Episiotomia: di cosa si tratta e quando viene effettuata?

episiotomia

L’episiotomia è un intervento ostetrico praticato durante il parto (con precisione alla fine del periodo espulsivo) sul perineo, lateralmente o perpendicolarmente alla vagina, in modo da evitare possibili lacerazioni irregolari poi più difficili da curare.

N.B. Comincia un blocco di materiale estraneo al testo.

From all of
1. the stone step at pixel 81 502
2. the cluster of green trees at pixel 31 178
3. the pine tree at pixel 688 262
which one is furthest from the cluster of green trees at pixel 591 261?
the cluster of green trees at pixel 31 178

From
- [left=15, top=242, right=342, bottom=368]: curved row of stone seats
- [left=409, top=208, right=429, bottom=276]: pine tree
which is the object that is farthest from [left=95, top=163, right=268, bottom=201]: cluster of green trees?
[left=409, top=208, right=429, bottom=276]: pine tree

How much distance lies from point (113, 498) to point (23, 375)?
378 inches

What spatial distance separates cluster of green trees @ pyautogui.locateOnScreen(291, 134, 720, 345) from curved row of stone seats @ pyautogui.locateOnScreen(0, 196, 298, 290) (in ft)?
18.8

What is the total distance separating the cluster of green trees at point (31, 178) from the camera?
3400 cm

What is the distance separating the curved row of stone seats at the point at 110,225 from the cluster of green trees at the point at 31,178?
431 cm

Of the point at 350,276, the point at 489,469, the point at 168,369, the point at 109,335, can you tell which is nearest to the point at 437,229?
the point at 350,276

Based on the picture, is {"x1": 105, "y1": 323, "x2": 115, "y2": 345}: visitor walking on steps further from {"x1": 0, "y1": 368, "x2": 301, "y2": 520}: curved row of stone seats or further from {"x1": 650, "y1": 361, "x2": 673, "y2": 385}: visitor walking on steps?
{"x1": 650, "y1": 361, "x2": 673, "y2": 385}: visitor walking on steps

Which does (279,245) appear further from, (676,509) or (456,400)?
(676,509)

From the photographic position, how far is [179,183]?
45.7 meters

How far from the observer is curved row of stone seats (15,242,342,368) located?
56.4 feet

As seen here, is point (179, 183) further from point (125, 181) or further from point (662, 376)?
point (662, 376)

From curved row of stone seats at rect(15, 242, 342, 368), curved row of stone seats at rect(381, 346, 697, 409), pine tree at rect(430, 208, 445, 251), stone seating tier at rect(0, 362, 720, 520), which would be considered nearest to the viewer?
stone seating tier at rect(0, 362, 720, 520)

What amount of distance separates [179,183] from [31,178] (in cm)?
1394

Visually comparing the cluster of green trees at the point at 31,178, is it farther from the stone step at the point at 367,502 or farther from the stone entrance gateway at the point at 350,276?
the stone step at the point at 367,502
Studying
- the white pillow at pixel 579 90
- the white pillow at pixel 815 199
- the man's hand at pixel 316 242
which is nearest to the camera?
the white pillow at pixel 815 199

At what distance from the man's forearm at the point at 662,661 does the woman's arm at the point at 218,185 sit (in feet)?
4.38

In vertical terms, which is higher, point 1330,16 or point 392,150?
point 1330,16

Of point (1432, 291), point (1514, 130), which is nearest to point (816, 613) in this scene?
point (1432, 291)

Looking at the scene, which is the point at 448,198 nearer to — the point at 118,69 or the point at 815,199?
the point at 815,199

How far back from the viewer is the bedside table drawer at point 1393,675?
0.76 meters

L’intervento consiste nel sezionare con una forbice retta la cute, la mucosa vaginale ed il piano muscolare sottostante facilitando così il passaggio della testa del bambino. L’operazione può essere praticata ricorrendo a un anestetico, ma non c’è necessità nel caso in cui venisse effettuata durante una spinta. Dopo il parto viene praticata la ricostruzione dei tessuti muscolari e cutanei mediante una sutura.

Nei giorni successivi può capitare di sentire qualche dolore: si può ad esempio fare attenzione mentre ci si siede, usando una ciambella. Per favorire la cicatrizzazione è utile lavarsi spesso (anche perché le perdite post partum sono piuttosto abbondanti) usando il bidet al posto della carta igienica dopo aver urinato e facendo ricorso a prodotti specifici ad azione disinfettante.

Terminato il puerperio, ovvero i 40 giorni trascorsi dal parto, si possono riprendere i rapporti sessuali, anche se all’inizio si può sentire dolore per via della fragilità del pavimento pelvico. Si possono eseguire degli esercizi per la riabilitazione del pavimento pelvico e tutto si risolve.

Per prevenire l’episiotomia sono molto utili degli esercizi di rafforzamento del perineo facendo dei massaggi regolari a partire dalla 34esima settimana di gestazione con l’olio di mandorla.